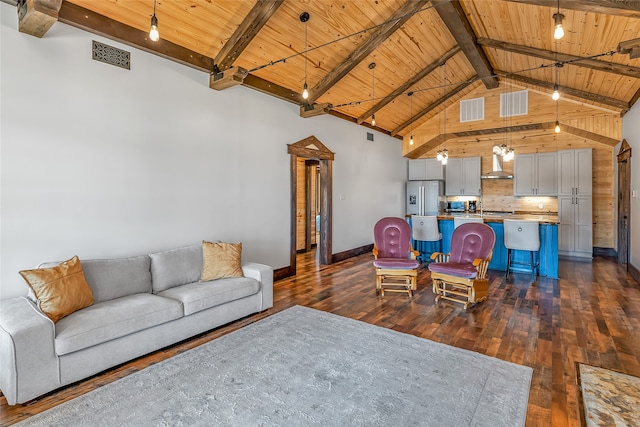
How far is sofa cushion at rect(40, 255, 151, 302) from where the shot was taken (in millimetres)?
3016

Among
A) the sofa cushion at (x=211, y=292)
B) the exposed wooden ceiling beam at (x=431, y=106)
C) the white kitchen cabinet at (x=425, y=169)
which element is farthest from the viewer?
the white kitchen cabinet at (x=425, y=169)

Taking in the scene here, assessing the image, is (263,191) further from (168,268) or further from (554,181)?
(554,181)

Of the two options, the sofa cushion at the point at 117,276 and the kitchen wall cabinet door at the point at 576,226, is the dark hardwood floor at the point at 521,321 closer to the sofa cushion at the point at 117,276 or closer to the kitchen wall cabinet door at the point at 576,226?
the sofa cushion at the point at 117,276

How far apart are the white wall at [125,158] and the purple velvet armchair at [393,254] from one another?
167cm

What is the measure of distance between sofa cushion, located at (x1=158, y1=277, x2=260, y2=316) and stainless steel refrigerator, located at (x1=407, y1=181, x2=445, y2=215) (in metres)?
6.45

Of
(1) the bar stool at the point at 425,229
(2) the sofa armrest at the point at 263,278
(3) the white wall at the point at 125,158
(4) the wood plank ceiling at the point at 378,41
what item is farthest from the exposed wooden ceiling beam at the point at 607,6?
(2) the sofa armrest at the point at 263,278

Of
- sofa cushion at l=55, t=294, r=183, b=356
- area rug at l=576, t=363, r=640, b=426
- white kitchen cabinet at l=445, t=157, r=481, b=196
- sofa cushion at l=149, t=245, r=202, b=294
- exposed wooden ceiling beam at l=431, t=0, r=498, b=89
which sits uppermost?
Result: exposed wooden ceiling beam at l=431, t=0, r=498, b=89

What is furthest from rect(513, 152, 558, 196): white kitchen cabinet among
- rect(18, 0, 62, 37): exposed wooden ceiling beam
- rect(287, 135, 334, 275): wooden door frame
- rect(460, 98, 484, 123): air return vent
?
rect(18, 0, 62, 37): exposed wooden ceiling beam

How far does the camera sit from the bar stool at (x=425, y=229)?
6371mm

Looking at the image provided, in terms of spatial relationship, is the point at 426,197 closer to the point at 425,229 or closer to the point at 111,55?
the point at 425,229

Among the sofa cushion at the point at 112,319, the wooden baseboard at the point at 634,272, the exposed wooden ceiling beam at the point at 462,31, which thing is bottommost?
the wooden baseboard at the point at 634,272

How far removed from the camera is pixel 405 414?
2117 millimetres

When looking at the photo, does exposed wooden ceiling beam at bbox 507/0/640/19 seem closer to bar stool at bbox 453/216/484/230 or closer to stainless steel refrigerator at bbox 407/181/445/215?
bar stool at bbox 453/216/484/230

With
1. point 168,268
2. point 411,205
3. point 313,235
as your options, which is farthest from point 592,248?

::::::::::

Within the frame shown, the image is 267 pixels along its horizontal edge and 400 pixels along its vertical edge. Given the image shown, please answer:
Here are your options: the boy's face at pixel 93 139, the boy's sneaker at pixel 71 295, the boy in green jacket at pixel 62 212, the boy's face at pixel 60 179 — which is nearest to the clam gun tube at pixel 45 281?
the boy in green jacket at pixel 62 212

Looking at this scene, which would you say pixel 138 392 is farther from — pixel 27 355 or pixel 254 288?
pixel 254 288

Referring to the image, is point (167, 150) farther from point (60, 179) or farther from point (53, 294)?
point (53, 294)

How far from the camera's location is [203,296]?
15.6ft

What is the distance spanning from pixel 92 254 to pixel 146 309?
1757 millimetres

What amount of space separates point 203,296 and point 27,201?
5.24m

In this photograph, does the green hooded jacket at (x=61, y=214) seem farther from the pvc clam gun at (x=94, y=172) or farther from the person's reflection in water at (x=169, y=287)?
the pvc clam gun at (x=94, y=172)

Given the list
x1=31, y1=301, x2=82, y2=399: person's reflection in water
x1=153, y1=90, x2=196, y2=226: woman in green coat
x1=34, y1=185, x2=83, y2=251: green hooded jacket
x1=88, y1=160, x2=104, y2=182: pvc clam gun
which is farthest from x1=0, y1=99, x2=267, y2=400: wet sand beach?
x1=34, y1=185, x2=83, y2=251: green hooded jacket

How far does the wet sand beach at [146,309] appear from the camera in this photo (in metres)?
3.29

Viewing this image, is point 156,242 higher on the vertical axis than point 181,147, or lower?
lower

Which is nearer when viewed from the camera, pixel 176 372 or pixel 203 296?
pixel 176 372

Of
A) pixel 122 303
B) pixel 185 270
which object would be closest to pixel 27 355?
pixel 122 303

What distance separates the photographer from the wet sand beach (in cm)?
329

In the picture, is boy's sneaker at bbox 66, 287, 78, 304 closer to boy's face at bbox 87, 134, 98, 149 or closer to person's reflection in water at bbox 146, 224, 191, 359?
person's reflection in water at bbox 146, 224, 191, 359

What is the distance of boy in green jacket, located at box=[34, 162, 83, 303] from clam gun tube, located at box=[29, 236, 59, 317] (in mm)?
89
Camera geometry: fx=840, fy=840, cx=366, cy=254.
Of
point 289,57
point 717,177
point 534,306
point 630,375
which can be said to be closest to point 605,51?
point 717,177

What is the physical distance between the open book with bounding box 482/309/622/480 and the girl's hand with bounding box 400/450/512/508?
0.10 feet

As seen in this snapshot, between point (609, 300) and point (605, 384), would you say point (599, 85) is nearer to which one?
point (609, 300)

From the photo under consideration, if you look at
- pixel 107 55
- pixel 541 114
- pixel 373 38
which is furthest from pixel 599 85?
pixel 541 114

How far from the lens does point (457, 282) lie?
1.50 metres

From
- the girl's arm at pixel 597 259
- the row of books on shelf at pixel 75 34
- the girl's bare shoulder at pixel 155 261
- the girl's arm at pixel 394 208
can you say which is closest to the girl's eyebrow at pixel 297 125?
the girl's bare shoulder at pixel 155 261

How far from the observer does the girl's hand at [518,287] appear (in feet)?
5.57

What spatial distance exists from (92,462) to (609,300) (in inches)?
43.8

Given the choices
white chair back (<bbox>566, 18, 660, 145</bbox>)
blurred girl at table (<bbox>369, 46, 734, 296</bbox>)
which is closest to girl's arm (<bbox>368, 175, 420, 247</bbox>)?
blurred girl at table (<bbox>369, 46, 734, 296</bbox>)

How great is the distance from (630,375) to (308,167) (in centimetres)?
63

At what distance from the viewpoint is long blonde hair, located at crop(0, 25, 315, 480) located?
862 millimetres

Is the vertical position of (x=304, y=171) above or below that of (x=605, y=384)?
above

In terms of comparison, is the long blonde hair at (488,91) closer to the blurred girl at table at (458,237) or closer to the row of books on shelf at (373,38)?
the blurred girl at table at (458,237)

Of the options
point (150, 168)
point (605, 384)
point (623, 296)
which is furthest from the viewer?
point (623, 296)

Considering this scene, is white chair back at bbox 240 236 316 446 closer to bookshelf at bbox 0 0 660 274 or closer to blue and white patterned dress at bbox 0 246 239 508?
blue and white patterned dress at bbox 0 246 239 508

::::::::::

[CHALLENGE] Rewrite the records above from the line with "Looking at the image" up to and including the line with "as your options, which", changing "exposed wooden ceiling beam" to "exposed timber ceiling beam" and leaving everything else in those lines as it is.

[WRITTEN SOLUTION]
Looking at the image provided, in terms of spatial relationship, is the point at 426,197 closer to the point at 425,229 or closer to the point at 111,55?
the point at 425,229

Among the sofa cushion at the point at 112,319, the wooden baseboard at the point at 634,272, the exposed timber ceiling beam at the point at 462,31, which thing is bottommost?
the wooden baseboard at the point at 634,272

How far removed from the camera is pixel 405 414?
2117 millimetres

When looking at the photo, does exposed timber ceiling beam at bbox 507/0/640/19 seem closer to bar stool at bbox 453/216/484/230 or closer to stainless steel refrigerator at bbox 407/181/445/215?
bar stool at bbox 453/216/484/230

With
1. point 168,268
2. point 411,205
3. point 313,235
as your options, which is farthest from point 592,248?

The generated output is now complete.